V VestedGrant
Vermont · nso state

NSO exercises and state tax in Vermont

NSO spread is ordinary wage income at exercise; Vermont takes 8.75% of that at the top bracket, plus its share of any later capital gain on sale.

What Vermont residents actually pay

Vermont taxes ordinary income at a top marginal rate of 8.75%. RSU settlement value, NSO exercise spread, and ESPP discount income all count as ordinary wages for this purpose and flow through the state's normal brackets.

40% LT cap-gains exclusion with limits.

Ordinary income at exercise

NSO spread (FMV minus strike at exercise, times shares) is ordinary wage income in the year of exercise. Vermont taxes it at up to 8.75%, stacked on your base wages. Federal supplemental withholding applies at 22% (or 37%), just like RSUs.

Cash outlay vs tax

NSO exercise requires cash for the strike price plus tax withholding. Cashless exercise (same-day sell) nets out the cash requirement but converts the full spread to ordinary income in the exercise year. Early exercise with 83(b) is available on pre-vesting NSOs at some companies; it starts the long-term capital gain clock on the full share value going forward.

Interaction with later sales

After exercise, your basis equals strike plus spread (the amount taxed as ordinary). Further price appreciation is capital gain on sale, split long-term vs short-term at the one-year mark. For Vermont residents, this is where the state savings from holding a preferential-treatment state matter most.

Frequently asked

Does Vermont tax RSU income the same as wages?
Yes. Vermont treats RSU ordinary income as wages, taxable at the state's top marginal rate of 8.75%. Supplemental-wage federal withholding (22%, or 37% above $1M YTD) does not adjust for state withholding, so you often owe extra at filing.
What happens if I exercise ISOs while living in Vermont?
Vermont does not run a separate state AMT, so only federal AMT applies.
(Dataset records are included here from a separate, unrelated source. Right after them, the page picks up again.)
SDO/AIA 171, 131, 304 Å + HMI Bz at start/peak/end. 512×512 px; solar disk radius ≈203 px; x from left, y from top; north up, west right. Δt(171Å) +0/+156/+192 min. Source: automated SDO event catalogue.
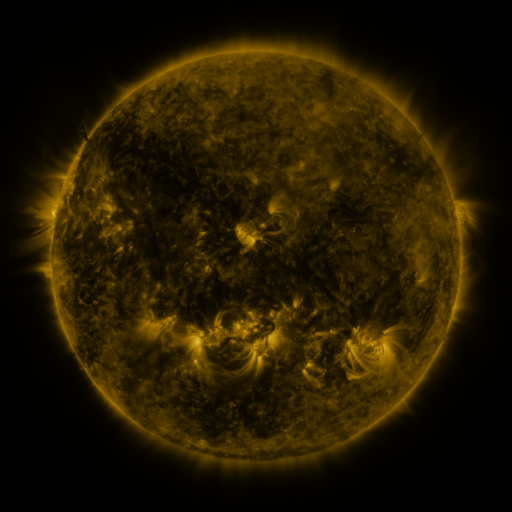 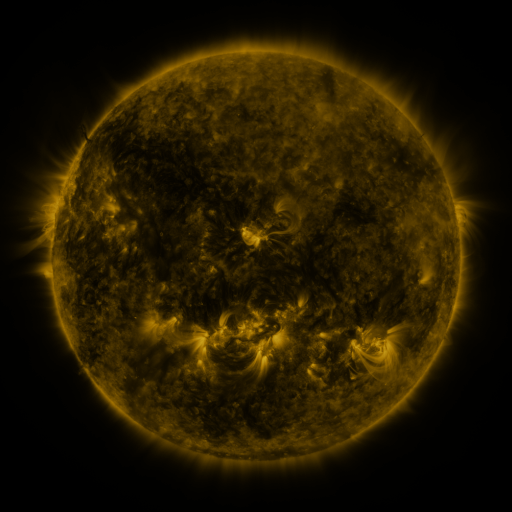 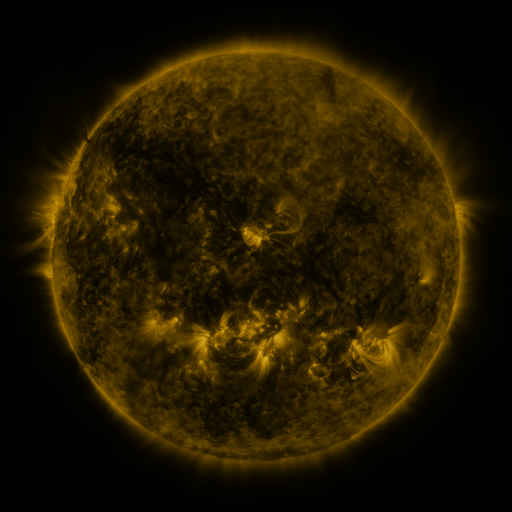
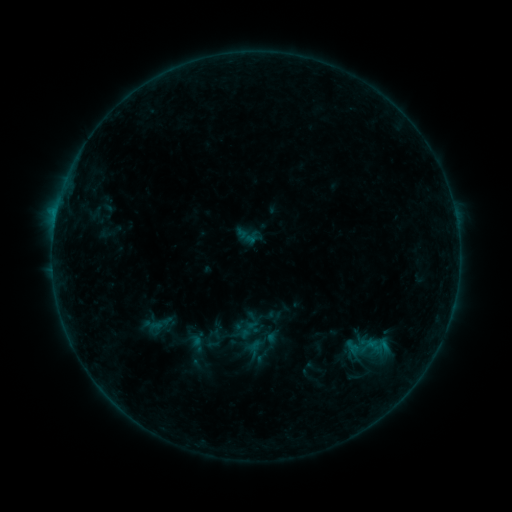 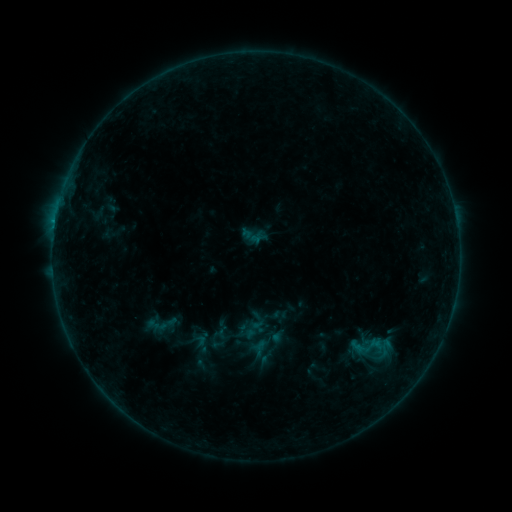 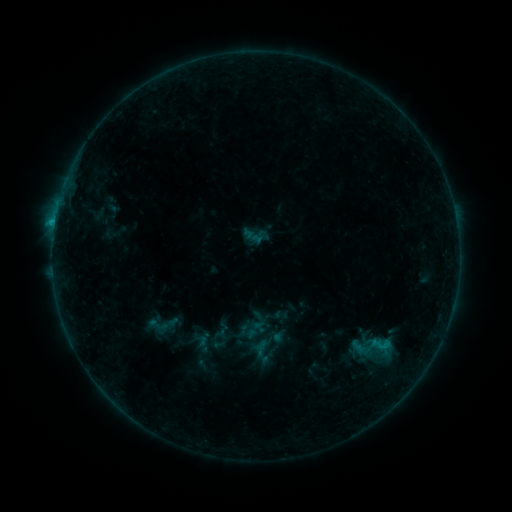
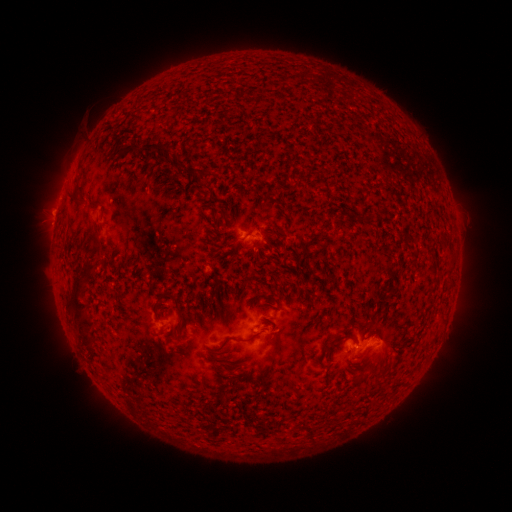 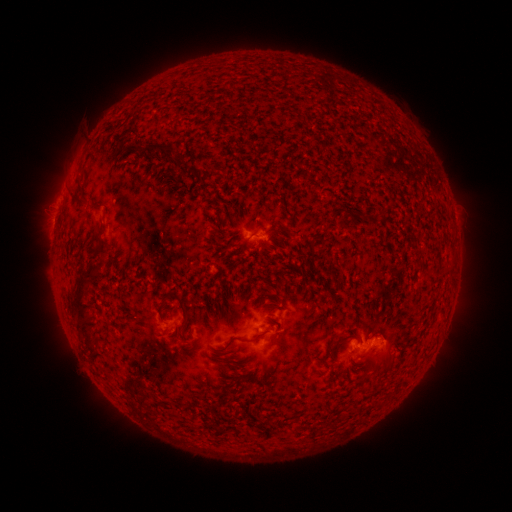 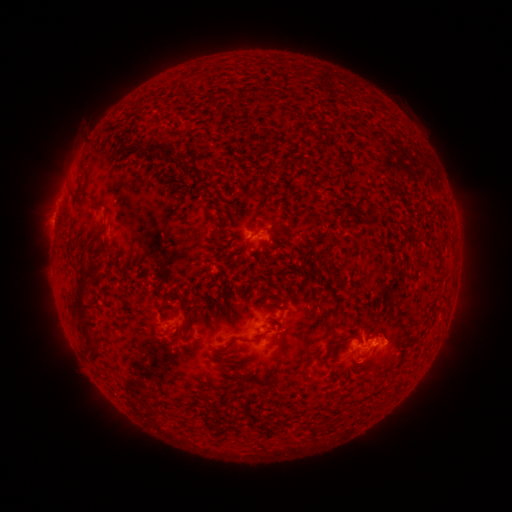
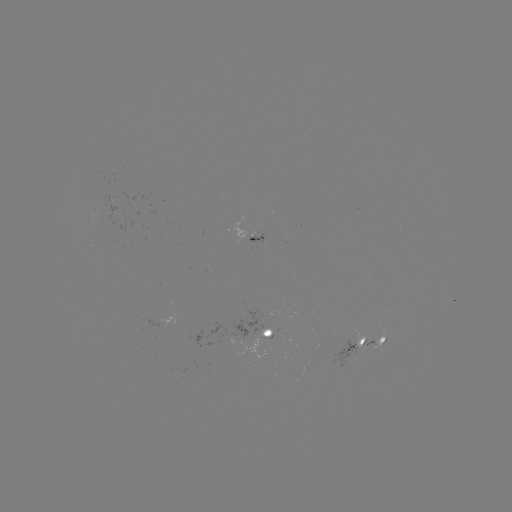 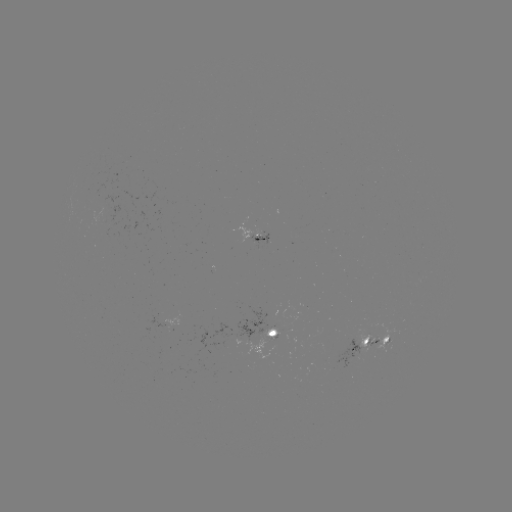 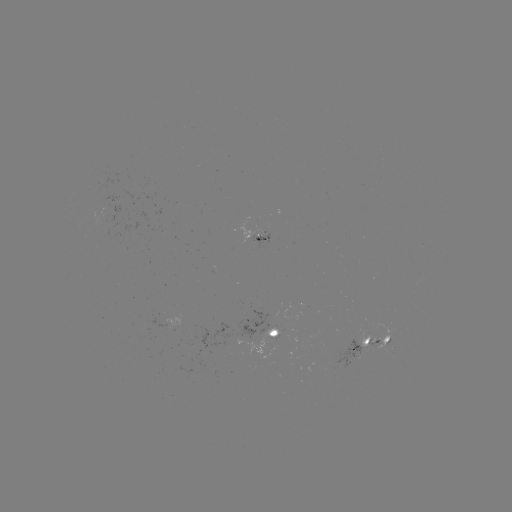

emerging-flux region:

You still need to model the bargain element carefully if you plan a cashless exercise-and-sell.
I moved to Vermont from another state. Who taxes my vesting RSUs?
Most high-tax states (CA, NY, MA) source RSU ordinary income to workdays between grant and vest. If your grant pre-dates your Vermont move, expect the old state to tax the portion of each tranche attributable to workdays earned there. Vermont taxes the remainder.
Can I reduce Vermont taxes by timing my RSU sales?
Vermont gives preferential treatment to long-term capital gains. Holding RSU shares 12+ months past vest can produce both federal and state savings. Weigh concentration risk before using this as a reason to hold.